Write out exactly the lines running from the one that contains "Starting with closest" through the end of the material.

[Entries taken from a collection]
-------------------------

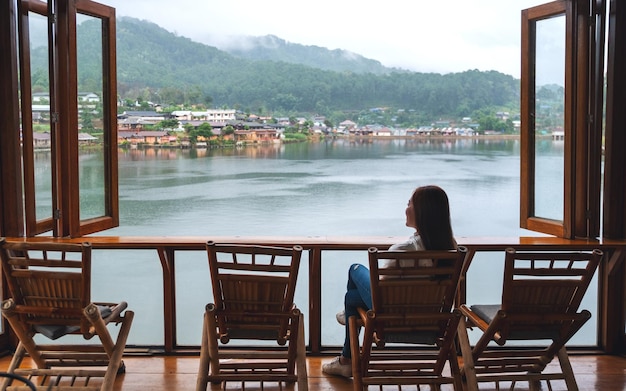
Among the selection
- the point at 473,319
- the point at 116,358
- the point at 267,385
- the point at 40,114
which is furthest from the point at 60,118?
the point at 473,319

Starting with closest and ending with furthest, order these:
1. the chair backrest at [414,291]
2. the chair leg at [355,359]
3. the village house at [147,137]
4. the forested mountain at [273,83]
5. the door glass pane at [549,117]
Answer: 1. the chair backrest at [414,291]
2. the chair leg at [355,359]
3. the door glass pane at [549,117]
4. the village house at [147,137]
5. the forested mountain at [273,83]

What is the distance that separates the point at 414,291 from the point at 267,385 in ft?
4.13

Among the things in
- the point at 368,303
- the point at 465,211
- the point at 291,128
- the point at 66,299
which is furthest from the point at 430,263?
the point at 291,128

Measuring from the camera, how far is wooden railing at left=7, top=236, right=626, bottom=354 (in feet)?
14.6

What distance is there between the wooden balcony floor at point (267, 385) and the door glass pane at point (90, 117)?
1056 mm

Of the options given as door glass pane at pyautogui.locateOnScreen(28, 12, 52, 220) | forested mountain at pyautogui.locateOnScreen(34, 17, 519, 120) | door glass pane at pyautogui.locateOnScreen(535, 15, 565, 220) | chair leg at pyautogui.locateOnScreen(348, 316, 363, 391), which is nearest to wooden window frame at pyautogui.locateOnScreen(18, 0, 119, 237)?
door glass pane at pyautogui.locateOnScreen(28, 12, 52, 220)

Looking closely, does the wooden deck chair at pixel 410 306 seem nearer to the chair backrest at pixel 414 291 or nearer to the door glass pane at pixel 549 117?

-------------------------

_Answer below:_
Starting with closest and ending with furthest, order these:
1. the chair backrest at [414,291]
2. the chair leg at [355,359]
3. the village house at [147,137]
4. the forested mountain at [273,83]
5. the door glass pane at [549,117]
Answer: 1. the chair backrest at [414,291]
2. the chair leg at [355,359]
3. the door glass pane at [549,117]
4. the village house at [147,137]
5. the forested mountain at [273,83]

What is the distance that separates the point at 414,291 from the point at 267,385 in ft?
4.13

Among the things in
- the point at 368,303
- the point at 465,211
- the point at 291,128
- the point at 66,299
which is furthest from the point at 430,263?
the point at 291,128

Measuring from the camera, how far is wooden railing at left=7, top=236, right=626, bottom=354 (in feet)?
14.6

What distance is there between the wooden balcony floor at point (267, 385) and the door glass pane at point (90, 117)?
1056 mm

Of the options given as door glass pane at pyautogui.locateOnScreen(28, 12, 52, 220) | forested mountain at pyautogui.locateOnScreen(34, 17, 519, 120) | door glass pane at pyautogui.locateOnScreen(535, 15, 565, 220) | chair leg at pyautogui.locateOnScreen(348, 316, 363, 391), which is nearest to wooden window frame at pyautogui.locateOnScreen(18, 0, 119, 237)?
door glass pane at pyautogui.locateOnScreen(28, 12, 52, 220)

Looking closely, does the wooden deck chair at pixel 410 306 seem nearer to the chair backrest at pixel 414 291 or nearer to the door glass pane at pixel 549 117?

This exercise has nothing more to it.